In order to pass a physical education class at a university, a student must run 1.0 mi in 12.5 min. After running for 10.0 min (assume constant speed), she still has 510 yd to go. What constant acceleration does she need over the final 510 yd in order to make it?
1 mile=1760 yards
First find the constant speed she was running at
speed=distance/time
to find distance subtract 1760-510=1250 yards
1250/10
with this answer divide it by 10 minutes
(125 yd/m)That will be our speed in yards per minute
Next she needs to make 510 yards in 2.5 minutes based on the info given
In order to complete the mile she will need to run 204 yards per minute
to get 204 just divide 510/2.5
acceleration = final velocity - initial velocity/change in time
For this problem treat your speed as velocity
204-125/2.5
This will be your acceleration needed
be sure to put your units (m/s^2)
IMPORTANT: Make sure you convert your final answer to meters and seconds
yeah
To find the constant acceleration needed over the final 510 yards, we need to first calculate the initial velocity of the student and then use the kinematic equation.

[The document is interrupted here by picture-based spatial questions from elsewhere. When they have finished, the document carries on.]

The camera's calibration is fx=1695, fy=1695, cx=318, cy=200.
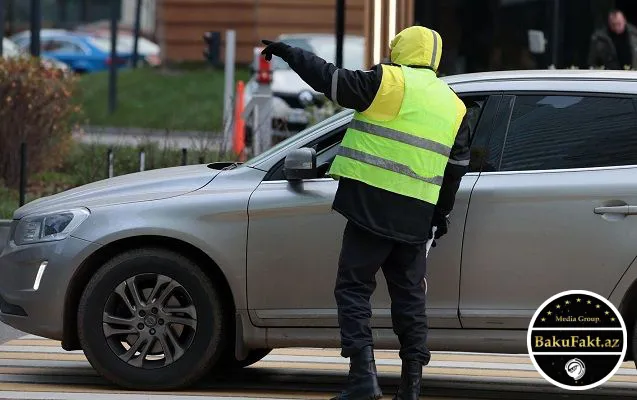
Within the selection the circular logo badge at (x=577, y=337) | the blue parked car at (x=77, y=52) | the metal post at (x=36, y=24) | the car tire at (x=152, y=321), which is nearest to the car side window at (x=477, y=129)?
the circular logo badge at (x=577, y=337)

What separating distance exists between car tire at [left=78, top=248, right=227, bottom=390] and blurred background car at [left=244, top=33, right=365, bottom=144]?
31.6 ft

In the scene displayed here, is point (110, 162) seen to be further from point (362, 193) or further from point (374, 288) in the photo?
point (362, 193)

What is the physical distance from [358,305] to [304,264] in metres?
0.60

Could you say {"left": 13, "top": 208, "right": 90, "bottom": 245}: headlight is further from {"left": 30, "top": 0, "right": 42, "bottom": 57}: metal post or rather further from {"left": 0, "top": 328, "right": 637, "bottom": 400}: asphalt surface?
{"left": 30, "top": 0, "right": 42, "bottom": 57}: metal post

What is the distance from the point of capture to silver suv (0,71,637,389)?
7.52 m

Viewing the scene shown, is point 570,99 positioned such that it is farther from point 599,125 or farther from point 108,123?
point 108,123

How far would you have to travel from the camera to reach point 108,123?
30.6m

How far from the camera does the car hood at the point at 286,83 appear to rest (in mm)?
23044

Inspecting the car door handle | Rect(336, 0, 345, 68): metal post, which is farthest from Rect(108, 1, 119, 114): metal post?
the car door handle

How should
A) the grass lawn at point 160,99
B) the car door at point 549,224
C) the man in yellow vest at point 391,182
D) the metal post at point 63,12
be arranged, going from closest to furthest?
the man in yellow vest at point 391,182
the car door at point 549,224
the grass lawn at point 160,99
the metal post at point 63,12

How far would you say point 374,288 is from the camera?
23.9 feet

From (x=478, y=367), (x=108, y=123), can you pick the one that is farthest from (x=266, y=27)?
(x=478, y=367)

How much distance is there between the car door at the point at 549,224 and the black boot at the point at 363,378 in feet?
2.09

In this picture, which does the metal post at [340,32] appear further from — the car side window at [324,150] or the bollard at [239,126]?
the car side window at [324,150]
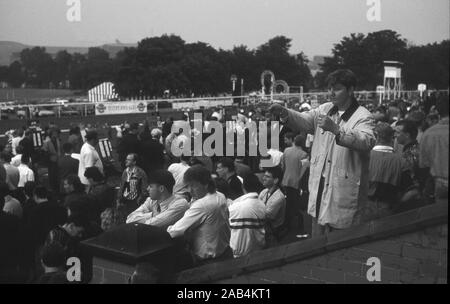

Step 1: Calculate the initial velocity (v0) of the student.
Since the student has been running for 10 minutes already, we can calculate the distance covered in 10 minutes:
Distance covered in 10 minutes = (Speed) x (Time) = (1 mile/12.5 minutes) x (10 minutes)
Converting miles to yards, we have:
Distance covered in 10 minutes = (1 mile/12.5 minutes) x (10 minutes) x (1760 yards/1 mile)
Step 2: Calculate the initial velocity (v0) using the formula:
v = v0 + at
In this case, the final velocity (v) is zero since the student needs to stop running after completing the final 510 yards. Hence, the equation becomes:
0 = v0 + at
Step 3: Calculate the acceleration (a) using the relation between distance (d) and acceleration:
d = v0t + (1/2)at^2
In this case, the distance (d) is 510 yards and the time (t) is the remaining time after the initial 10 minutes, which is (12.5 minutes - 10.0 minutes).
Using these equations, we can calculate the initial velocity and the acceleration.
Let's calculate the initial velocity (v0) first:
Distance covered in 10 minutes = (1 mile/12.5 minutes) x (10 minutes) x (1760 yards/1 mile)
v0 = (1760 yards/12.5 minutes) x (10 minutes)
Next, we can find the acceleration:
Distance remaining = 510 yards
Time remaining = 12.5 minutes - 10.0 minutes = 2.5 minutes
Now, we can use the distance formula:
d = v0t + (1/2)at^2
510 yards = v0(2.5 minutes) + (1/2)a(2.5 minutes)^2
Substitute the value of v0 we calculated earlier:
510 yards = [(1760 yards/12.5 minutes) x (10 minutes)](2.5 minutes) + (1/2)a(2.5 minutes)^2
Simplifying the equation will give us the value of acceleration (a).